Evan Brand: Uh-hmm. Yeah, and then you were kinda alluding to the pregnenolone steal, if people wanna geek out and read about that, it’s an amazing–just to look at the chart of the hormones getting stolen and sex hormones are messed up and now your libido’s gone, and I mean, it’s just–everything goes haywire.
Dr. Justin Marchegiani: Oh, my gosh, absolutely. Did you wanna comment on that a little more?
Evan Brand: Well, I was just a–I just think you’re doing a really good job of taking a pretty complex topic and breaking it down.
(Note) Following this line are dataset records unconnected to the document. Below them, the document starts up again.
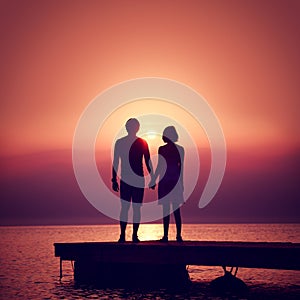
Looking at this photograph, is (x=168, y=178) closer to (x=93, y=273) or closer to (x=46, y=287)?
(x=93, y=273)

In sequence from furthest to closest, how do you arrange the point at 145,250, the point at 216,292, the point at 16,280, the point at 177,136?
the point at 16,280 < the point at 216,292 < the point at 145,250 < the point at 177,136

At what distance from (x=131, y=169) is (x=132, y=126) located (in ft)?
4.57

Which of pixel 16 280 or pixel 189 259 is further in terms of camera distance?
pixel 16 280

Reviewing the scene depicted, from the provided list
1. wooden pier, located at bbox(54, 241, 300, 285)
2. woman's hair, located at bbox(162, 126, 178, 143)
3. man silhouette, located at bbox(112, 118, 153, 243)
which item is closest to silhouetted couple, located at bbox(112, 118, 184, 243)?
man silhouette, located at bbox(112, 118, 153, 243)

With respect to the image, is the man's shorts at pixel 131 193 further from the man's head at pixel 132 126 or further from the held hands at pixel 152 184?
the man's head at pixel 132 126

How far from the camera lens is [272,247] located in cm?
1861

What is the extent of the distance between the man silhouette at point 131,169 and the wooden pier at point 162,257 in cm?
169

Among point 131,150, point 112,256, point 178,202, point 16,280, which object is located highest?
point 131,150

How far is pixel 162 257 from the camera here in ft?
65.6

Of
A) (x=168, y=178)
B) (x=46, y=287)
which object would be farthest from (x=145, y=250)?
(x=46, y=287)

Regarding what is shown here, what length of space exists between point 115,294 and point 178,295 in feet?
7.17

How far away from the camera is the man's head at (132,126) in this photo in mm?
18438

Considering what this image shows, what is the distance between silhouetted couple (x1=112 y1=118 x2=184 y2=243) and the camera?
18891 mm

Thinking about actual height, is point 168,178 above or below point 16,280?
above
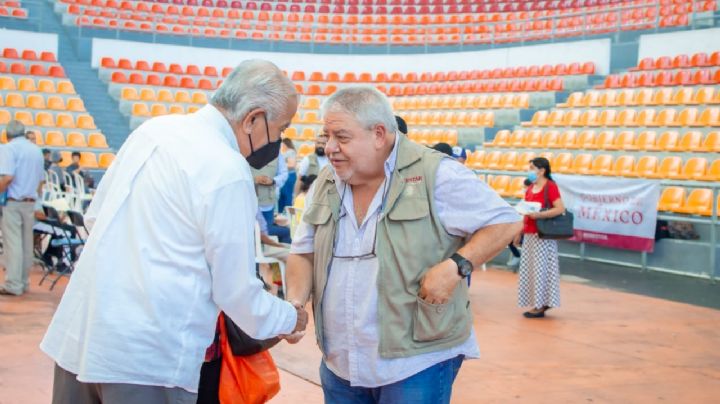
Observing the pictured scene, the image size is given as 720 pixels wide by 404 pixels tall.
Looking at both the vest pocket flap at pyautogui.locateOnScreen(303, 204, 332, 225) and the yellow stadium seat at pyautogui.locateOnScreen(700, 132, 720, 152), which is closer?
the vest pocket flap at pyautogui.locateOnScreen(303, 204, 332, 225)

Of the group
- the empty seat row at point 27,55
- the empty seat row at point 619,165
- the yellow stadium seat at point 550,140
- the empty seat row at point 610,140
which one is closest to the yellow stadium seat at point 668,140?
the empty seat row at point 610,140

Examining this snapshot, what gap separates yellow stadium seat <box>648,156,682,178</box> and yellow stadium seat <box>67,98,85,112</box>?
13.3m

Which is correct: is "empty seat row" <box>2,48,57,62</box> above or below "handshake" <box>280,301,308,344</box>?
above

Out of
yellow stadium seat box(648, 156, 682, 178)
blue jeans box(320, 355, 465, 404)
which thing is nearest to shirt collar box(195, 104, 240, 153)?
blue jeans box(320, 355, 465, 404)

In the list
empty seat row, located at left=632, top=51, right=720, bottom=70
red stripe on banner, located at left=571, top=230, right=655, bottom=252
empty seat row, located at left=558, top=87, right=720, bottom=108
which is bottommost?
red stripe on banner, located at left=571, top=230, right=655, bottom=252

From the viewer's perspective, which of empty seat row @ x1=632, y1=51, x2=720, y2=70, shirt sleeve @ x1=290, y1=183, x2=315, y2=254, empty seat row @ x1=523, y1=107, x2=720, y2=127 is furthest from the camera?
empty seat row @ x1=632, y1=51, x2=720, y2=70

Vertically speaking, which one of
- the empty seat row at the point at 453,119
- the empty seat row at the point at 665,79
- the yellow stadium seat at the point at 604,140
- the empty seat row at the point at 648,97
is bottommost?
the yellow stadium seat at the point at 604,140

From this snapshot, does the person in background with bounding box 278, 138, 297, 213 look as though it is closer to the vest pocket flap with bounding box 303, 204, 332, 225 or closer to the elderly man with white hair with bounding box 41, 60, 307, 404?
the vest pocket flap with bounding box 303, 204, 332, 225

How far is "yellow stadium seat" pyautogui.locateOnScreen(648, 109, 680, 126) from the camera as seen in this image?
16312 millimetres

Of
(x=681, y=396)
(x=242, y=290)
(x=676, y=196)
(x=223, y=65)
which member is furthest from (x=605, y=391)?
(x=223, y=65)

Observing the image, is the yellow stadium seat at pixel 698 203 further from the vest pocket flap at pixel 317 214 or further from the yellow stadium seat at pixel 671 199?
the vest pocket flap at pixel 317 214

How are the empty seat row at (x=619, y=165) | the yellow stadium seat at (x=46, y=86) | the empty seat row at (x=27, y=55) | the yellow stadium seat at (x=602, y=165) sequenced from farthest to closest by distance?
the empty seat row at (x=27, y=55)
the yellow stadium seat at (x=46, y=86)
the yellow stadium seat at (x=602, y=165)
the empty seat row at (x=619, y=165)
I mean, this is intimidating for some people to try to take this knowledge into their lives and apply it and you know, if they try to go back to their doctor with this information, you know, they’ll probably be just laughed at or maybe even, they’ll get their eyes rolled at. “Oh, I heard this functional medicine doctor and this functional nutrition guy talking about this and just silly.”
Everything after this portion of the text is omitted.